YOUR INSTRUCTIONS => Pull out of the data below the stretch of lines bounded by the one containing "family: Elephantidae" and the one containing "genus: Puma", both bounds included, unchanged.

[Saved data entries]
+++
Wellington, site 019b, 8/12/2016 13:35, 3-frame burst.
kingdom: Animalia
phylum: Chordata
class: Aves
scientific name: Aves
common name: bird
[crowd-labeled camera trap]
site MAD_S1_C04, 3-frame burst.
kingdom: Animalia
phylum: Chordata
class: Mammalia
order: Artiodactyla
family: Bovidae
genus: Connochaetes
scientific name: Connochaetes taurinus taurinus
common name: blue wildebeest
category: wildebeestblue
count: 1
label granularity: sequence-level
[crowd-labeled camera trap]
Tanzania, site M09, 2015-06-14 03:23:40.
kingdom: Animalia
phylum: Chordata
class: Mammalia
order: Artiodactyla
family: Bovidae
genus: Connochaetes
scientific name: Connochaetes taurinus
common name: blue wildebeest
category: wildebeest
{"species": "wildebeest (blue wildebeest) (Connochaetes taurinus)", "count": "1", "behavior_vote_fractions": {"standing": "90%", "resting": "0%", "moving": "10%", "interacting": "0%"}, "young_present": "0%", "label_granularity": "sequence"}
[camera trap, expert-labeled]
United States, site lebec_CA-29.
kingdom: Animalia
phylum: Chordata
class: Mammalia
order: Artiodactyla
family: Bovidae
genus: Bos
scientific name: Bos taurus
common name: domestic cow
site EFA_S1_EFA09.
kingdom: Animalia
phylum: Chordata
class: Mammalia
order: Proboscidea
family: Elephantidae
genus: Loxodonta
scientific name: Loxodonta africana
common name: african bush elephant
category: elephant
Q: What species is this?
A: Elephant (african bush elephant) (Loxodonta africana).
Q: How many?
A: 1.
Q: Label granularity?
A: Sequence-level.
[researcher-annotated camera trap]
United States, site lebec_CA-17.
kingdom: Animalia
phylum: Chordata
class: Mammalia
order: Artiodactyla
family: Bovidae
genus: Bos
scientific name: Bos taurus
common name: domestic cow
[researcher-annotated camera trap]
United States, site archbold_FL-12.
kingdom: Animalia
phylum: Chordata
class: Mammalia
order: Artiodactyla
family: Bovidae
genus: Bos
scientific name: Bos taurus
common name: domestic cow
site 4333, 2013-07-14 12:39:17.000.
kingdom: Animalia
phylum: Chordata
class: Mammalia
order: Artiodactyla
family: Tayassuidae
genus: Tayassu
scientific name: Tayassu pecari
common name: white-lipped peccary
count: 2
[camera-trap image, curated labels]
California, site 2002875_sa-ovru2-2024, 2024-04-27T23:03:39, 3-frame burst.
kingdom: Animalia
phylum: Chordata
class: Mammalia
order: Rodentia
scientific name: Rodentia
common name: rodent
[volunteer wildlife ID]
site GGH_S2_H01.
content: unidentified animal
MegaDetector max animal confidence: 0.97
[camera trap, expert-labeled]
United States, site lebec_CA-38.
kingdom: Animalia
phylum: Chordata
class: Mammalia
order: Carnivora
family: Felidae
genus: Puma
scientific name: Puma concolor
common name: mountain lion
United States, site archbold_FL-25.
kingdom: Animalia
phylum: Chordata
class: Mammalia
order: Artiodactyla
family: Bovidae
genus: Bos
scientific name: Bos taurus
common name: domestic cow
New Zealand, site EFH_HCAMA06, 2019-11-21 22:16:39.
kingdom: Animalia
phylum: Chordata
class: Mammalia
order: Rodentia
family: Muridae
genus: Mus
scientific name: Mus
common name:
+++
RESPONSE FOR THIS EXERCISE =>
family: Elephantidae
genus: Loxodonta
scientific name: Loxodonta africana
common name: african bush elephant
category: elephant
Q: What species is this?
A: Elephant (african bush elephant) (Loxodonta africana).
Q: How many?
A: 1.
Q: Label granularity?
A: Sequence-level.
[researcher-annotated camera trap]
United States, site lebec_CA-17.
kingdom: Animalia
phylum: Chordata
class: Mammalia
order: Artiodactyla
family: Bovidae
genus: Bos
scientific name: Bos taurus
common name: domestic cow
[researcher-annotated camera trap]
United States, site archbold_FL-12.
kingdom: Animalia
phylum: Chordata
class: Mammalia
order: Artiodactyla
family: Bovidae
genus: Bos
scientific name: Bos taurus
common name: domestic cow
site 4333, 2013-07-14 12:39:17.000.
kingdom: Animalia
phylum: Chordata
class: Mammalia
order: Artiodactyla
family: Tayassuidae
genus: Tayassu
scientific name: Tayassu pecari
common name: white-lipped peccary
count: 2
[camera-trap image, curated labels]
California, site 2002875_sa-ovru2-2024, 2024-04-27T23:03:39, 3-frame burst.
kingdom: Animalia
phylum: Chordata
class: Mammalia
order: Rodentia
scientific name: Rodentia
common name: rodent
[volunteer wildlife ID]
site GGH_S2_H01.
content: unidentified animal
MegaDetector max animal confidence: 0.97
[camera trap, expert-labeled]
United States, site lebec_CA-38.
kingdom: Animalia
phylum: Chordata
class: Mammalia
order: Carnivora
family: Felidae
genus: Puma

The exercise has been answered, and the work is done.